→ Task details:
Rewrite the lines below so that every "flying seagull" becomes "gliding gull", keeping everything else the same.

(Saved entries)
■ ■ ■
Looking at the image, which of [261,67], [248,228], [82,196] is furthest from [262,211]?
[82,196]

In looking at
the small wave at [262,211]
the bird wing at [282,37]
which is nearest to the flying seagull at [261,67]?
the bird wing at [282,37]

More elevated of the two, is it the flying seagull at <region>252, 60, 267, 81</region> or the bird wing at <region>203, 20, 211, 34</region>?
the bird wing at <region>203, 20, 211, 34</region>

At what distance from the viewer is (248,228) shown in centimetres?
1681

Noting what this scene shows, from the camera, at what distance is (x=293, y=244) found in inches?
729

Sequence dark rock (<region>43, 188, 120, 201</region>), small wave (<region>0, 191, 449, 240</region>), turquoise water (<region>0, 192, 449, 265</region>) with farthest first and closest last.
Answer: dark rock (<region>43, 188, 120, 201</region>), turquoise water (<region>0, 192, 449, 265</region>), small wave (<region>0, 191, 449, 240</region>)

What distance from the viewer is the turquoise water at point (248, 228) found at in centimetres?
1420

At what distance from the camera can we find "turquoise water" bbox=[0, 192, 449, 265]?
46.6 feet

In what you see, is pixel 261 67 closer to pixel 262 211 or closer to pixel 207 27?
■ ■ ■
→ Exercise output:
Looking at the image, which of [261,67], [248,228], [82,196] is furthest from [262,211]?
[82,196]

In looking at
the small wave at [262,211]
the bird wing at [282,37]
which is nearest to the gliding gull at [261,67]?
the bird wing at [282,37]

More elevated of the two, is it the gliding gull at <region>252, 60, 267, 81</region> or the bird wing at <region>203, 20, 211, 34</region>?
the bird wing at <region>203, 20, 211, 34</region>

At what distance from the viewer is (248,228) shown in centimetres?
1681

Noting what this scene shows, from the camera, at what distance is (x=293, y=244) found in inches?
729

Sequence dark rock (<region>43, 188, 120, 201</region>), small wave (<region>0, 191, 449, 240</region>), turquoise water (<region>0, 192, 449, 265</region>) with farthest first and closest last.
Answer: dark rock (<region>43, 188, 120, 201</region>), turquoise water (<region>0, 192, 449, 265</region>), small wave (<region>0, 191, 449, 240</region>)

What distance from the viewer is the turquoise water at point (248, 228) found at in centimetres?
1420

At what distance from the camera can we find "turquoise water" bbox=[0, 192, 449, 265]?
46.6 feet

In what you see, is pixel 261 67 closer to pixel 262 211 or closer to pixel 207 27?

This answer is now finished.